The code is complex because it violates the most important software engineering principle: separation of concerns. collectSCs
contains at least three orthogonal concerns:
- Generation of fresh names
- Accumulation of supercombinatros
- Transformation of expressions
Organize code using monads
Monads are great tools to separate concerns. For example, Reader
monad helps us get rid of an extra argument used to pass a context. Writer
monad frees us from the agony of returning the accumulated results in every function.
So let’s separate our concerns in collectSCs
.
Supply
monad for fresh name generation (it’s aState
monad in disguise)Writer
monad for accumulation of supercombinators
Because we need to compose two different monads, we use the monad transformer SupplyT
.
type Collector a = SupplyT (Writer [SCDefn]) a
collectSCs :: Expression -> [SCDefn]
collectSCs e = ("$main", [], e') : scs
where
(e', scs) = runWriter $ evalSupplyT 0 (collectSCs' e)
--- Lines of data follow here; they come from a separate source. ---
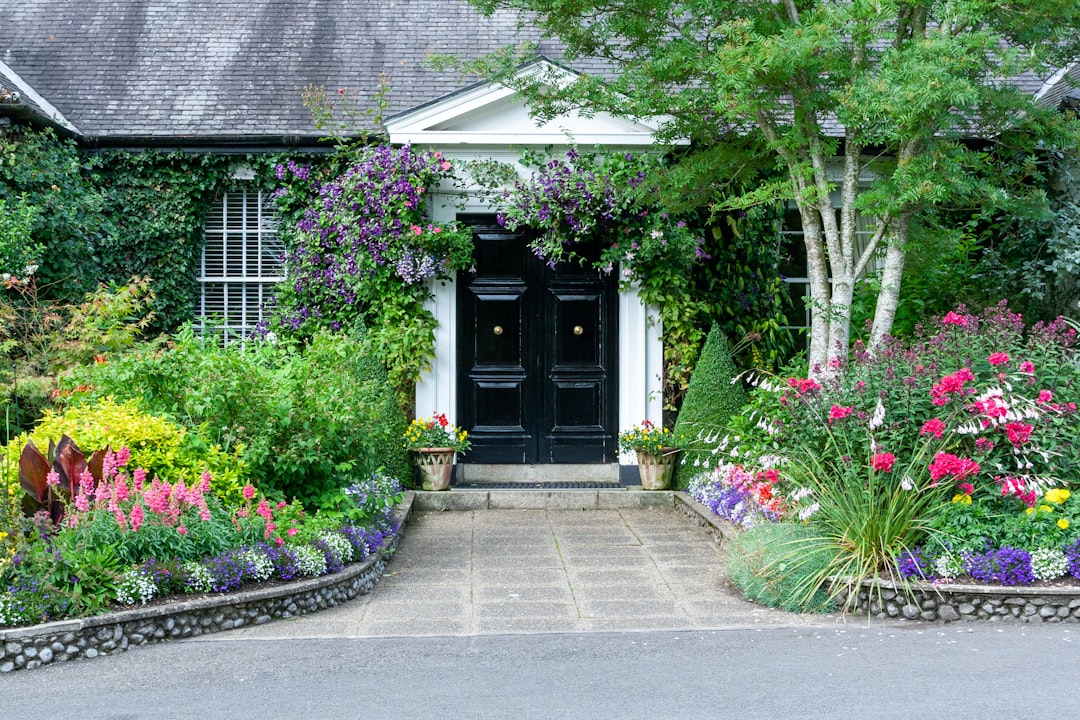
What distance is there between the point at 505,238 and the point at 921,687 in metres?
6.94

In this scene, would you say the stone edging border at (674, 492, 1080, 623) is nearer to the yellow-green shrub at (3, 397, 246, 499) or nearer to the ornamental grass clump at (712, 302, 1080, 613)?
the ornamental grass clump at (712, 302, 1080, 613)

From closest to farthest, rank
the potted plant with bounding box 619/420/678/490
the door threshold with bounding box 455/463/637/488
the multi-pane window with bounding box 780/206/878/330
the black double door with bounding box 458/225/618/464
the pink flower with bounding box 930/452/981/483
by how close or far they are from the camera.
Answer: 1. the pink flower with bounding box 930/452/981/483
2. the potted plant with bounding box 619/420/678/490
3. the door threshold with bounding box 455/463/637/488
4. the black double door with bounding box 458/225/618/464
5. the multi-pane window with bounding box 780/206/878/330

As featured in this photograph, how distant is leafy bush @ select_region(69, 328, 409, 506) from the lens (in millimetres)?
7297

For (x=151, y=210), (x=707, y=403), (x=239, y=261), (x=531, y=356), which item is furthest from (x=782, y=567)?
(x=151, y=210)

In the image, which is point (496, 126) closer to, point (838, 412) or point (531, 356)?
point (531, 356)

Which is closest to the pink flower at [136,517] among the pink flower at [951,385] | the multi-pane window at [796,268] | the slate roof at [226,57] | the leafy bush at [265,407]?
→ the leafy bush at [265,407]

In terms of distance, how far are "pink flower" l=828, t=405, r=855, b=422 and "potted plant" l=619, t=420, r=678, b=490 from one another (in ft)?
11.7

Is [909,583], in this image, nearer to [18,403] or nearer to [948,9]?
[948,9]

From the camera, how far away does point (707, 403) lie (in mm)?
10062

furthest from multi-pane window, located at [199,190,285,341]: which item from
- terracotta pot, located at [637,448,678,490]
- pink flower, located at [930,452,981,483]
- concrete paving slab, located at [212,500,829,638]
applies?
pink flower, located at [930,452,981,483]

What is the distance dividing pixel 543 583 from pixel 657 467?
3420 millimetres

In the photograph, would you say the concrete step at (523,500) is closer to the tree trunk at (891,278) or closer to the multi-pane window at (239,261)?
the tree trunk at (891,278)

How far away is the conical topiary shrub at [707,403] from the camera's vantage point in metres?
9.99

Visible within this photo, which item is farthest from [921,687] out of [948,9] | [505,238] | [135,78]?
[135,78]
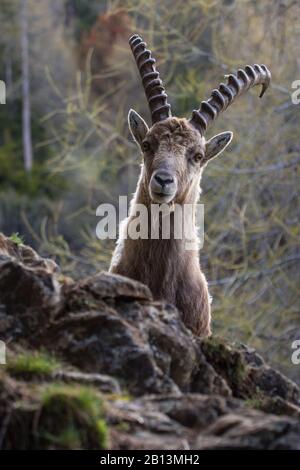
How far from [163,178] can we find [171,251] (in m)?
0.86

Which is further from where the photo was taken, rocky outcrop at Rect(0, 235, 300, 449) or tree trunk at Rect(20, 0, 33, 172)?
tree trunk at Rect(20, 0, 33, 172)

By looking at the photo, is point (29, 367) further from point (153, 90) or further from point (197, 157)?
point (153, 90)

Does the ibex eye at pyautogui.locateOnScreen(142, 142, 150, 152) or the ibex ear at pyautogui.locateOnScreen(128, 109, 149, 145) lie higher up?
the ibex ear at pyautogui.locateOnScreen(128, 109, 149, 145)

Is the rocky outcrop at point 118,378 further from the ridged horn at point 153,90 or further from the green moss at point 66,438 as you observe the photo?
the ridged horn at point 153,90

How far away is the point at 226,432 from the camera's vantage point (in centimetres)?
545

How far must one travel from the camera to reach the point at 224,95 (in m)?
11.0

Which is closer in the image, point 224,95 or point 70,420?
point 70,420

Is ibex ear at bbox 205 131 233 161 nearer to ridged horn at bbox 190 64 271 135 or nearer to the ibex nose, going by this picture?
ridged horn at bbox 190 64 271 135

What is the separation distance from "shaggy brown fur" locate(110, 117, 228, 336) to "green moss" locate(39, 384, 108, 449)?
417 centimetres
collectSCs' :: Expression -> Collector Expression
collectSCs' (EConst k) = return $ EConst k
collectSCs' (EVar v) = return $ EVar v
collectSCs' (EAp e1 e2) = do
e1' <- collectSCs' e1
e2' <- collectSCs' e2
return $ EAp e1' e2'
collectSCs' (ELam args body) = do
name <- freshName
body' <- collectSCs' body
collect (name, args, body')
return $ EConst (CFun name)
collectSCs' (ELet isRec defns body) = do
body' <- collectSCs' body
defns' <- traverse (\(name, defn) -> (name,) <$> collectSCs' defn) defns
return $ ELet isRec defns' body'
collect :: SCDefn -> Collector ()
collect defn = tell [defn]
We can see that the resulting code is much more readable by removing all the clutters that not not essential to the core logic.